• _Goal 1_
Identify every line of the listing that contains the word "railing" and copy each such line.

• _Selection_
######

Equation (1) can be written as follow:

$$HV$$

where, H is the output matrix of hidden layer, V is the output weight matrix. T is the label matrix.

$$H = \left[ {\begin{array}{*{20}c} {f\text{(}\overrightarrow {{a_{\text{1}} }} \cdot \overrightarrow {{x_{\text{1}} }} + \overrightarrow {{b_{\text{1}} }} \text{)}} & \cdots & {f\left( {\overrightarrow {{a_{{\tilde{N}}} }} \cdot \overrightarrow {{x_{\text{1}} }} + \overrightarrow {{b_{{\tilde{N}}} }} } \right)} \\ \vdots & \cdots & \vdots \\ {f\text{(}\overrightarrow {{a_{\text{1}} }} \cdot \overrightarrow {{x_{N} }} + \overrightarrow {{b_{\text{1}} }} \text{)}} & \cdots & {f\left( {\overrightarrow {{a_{{\tilde{N}}} }} \cdot \overrightarrow {{x_{N} }} + \overrightarrow {{b_{{\tilde{N}}} }} } \right)} \\ \end{array} } \right]_{{N \times \tilde{N}}}$$

$$V = \left[ {\begin{array}{*{20}c} {V_{\text{1}}^{T} } \\ \vdots \\ {V_{{\tilde{N}}}^{T} } \\ \end{array} } \right]_{{\tilde{N} \times m}} \quad \quad T = \left[ {\begin{array}{*{20}c} {t_{\text{1}}^{T} } \\ \vdots \\ {t_{N}^{T} } \\ \end{array} } \right]_{N \times m}$$

Not all parameters need to be adjusted, when the excitation function \(f(x)\) is infinitely differentiable at any interval. At the start of training process, SLFNs assigned random values to the input weights and hidden layer biases. When the input weights and hidden layer biases are determined by random assignment, we can get the hidden layer output matrix H from the input samples. Therefore, the task of training SFLNs can be transformed into obtaining the least square solutions.

Introduce regularization theory to ELM model, the cost function can be expressed as:

$$\mathop {\hbox{min} }\limits_{V} \, L_{\text{ELM}} = \frac{1}{2}\left\| V \right\|^{2} + \frac{C}{2}\left\| {T - HV} \right\|^{2}$$

(2)

where, C is the regularization parameter. And the least square solution of Eq. (3) is:

$$V - CH^{T} (T - HV) = 0$$

(3)

where, T is the label matrix, V is the output weights matrix. H is the output matrix of the hidden layer.

When the number of training samples is more than the number of hidden layer nodes,

$$V = \left( {\frac{I}{C} + H^{T} H} \right)^{ - 1} H^{T} T$$

(4)

When the number of training samples is less than the number of hidden layer nodes,

$$V = H^{T} \left( {\frac{I}{C} + HH^{T} } \right)^{ - 1} T$$

(5)

######

• _Goal 2_
Pick up the passage on the regularized extreme learning machine model and continue it from its final line.

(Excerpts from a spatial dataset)

######

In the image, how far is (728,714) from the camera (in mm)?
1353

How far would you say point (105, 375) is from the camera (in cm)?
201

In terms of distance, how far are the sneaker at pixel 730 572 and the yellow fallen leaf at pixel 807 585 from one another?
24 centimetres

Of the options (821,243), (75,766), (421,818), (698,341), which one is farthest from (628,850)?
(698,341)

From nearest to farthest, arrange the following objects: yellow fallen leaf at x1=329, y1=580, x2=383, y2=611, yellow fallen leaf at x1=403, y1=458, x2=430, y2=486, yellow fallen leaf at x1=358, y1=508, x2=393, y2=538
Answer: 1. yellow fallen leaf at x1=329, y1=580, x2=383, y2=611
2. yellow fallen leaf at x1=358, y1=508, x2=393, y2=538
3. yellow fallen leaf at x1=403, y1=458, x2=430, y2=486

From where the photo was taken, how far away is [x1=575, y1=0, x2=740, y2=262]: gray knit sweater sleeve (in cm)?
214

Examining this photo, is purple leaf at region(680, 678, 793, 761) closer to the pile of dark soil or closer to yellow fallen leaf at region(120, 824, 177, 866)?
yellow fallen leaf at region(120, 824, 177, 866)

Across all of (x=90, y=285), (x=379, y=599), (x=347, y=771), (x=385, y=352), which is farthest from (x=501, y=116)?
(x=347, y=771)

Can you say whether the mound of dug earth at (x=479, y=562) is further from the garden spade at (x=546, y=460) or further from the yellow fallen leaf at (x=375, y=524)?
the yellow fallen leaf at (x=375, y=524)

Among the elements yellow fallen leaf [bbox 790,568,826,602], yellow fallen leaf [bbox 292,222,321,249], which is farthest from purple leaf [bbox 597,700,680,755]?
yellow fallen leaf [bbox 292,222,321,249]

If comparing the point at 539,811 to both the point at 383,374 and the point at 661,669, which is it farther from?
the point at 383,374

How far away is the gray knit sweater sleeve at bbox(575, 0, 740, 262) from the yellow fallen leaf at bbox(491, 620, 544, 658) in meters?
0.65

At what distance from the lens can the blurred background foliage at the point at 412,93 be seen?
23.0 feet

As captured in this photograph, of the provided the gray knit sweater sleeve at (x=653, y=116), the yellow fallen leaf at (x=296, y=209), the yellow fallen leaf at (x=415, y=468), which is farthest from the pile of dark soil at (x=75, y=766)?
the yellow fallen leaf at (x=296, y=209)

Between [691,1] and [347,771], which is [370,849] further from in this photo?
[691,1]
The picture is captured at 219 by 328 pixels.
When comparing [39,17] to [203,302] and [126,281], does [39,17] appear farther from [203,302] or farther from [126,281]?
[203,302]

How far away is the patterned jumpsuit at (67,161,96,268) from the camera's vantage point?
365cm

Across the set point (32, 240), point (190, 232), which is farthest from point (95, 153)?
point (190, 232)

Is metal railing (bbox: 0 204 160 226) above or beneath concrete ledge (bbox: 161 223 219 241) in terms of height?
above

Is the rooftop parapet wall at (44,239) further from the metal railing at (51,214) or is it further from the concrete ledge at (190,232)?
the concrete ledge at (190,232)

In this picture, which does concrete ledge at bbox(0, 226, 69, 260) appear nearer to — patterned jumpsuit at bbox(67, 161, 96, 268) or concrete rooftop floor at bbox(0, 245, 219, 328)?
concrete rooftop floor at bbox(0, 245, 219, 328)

######

• _Exercise result 1_
Is metal railing (bbox: 0 204 160 226) above or beneath concrete ledge (bbox: 161 223 219 241) in terms of height?
Is the rooftop parapet wall at (44,239) further from the metal railing at (51,214) or is it further from the concrete ledge at (190,232)?

• _Exercise result 2_
2.2 Manifold Regularization ELM

The Manifold Regularization [21] method is always used in semi-supervised learning and unsupervised learning. Learning process is built on the following two assumptions: (1) both the labeled data \(X_{\text{1}}\) and the unlabeled data \(X_{u}\) are drawn from the same marginal distribution \(P_{X}\) and (2) if two points \(\overrightarrow {{x_{1} }}\) and \(\overrightarrow {{x_{2} }}\) are close to each other, then the conditional probabilities \(P(\overrightarrow {y} |\overrightarrow {{x_{1} }} )\) and \(P(\overrightarrow {y} |\overrightarrow {{x_{2} }} )\) should be similar as well. The latter assumption is widely known as the smoothness assumption in machine learning. To enforce this assumption on the data, the manifold Regularization framework proposes to minimize the following cost function:

$$L_{m} = \frac{1}{2}\sum\limits_{i,j} {w_{{_{ij} }}^{1} \left\| {P\left( {\overrightarrow {y} |\overrightarrow {{x_{i} }} } \right) - P\left( {\overrightarrow {y} |\overrightarrow {{x_{j} }} } \right)} \right\|}^{2}$$

(6)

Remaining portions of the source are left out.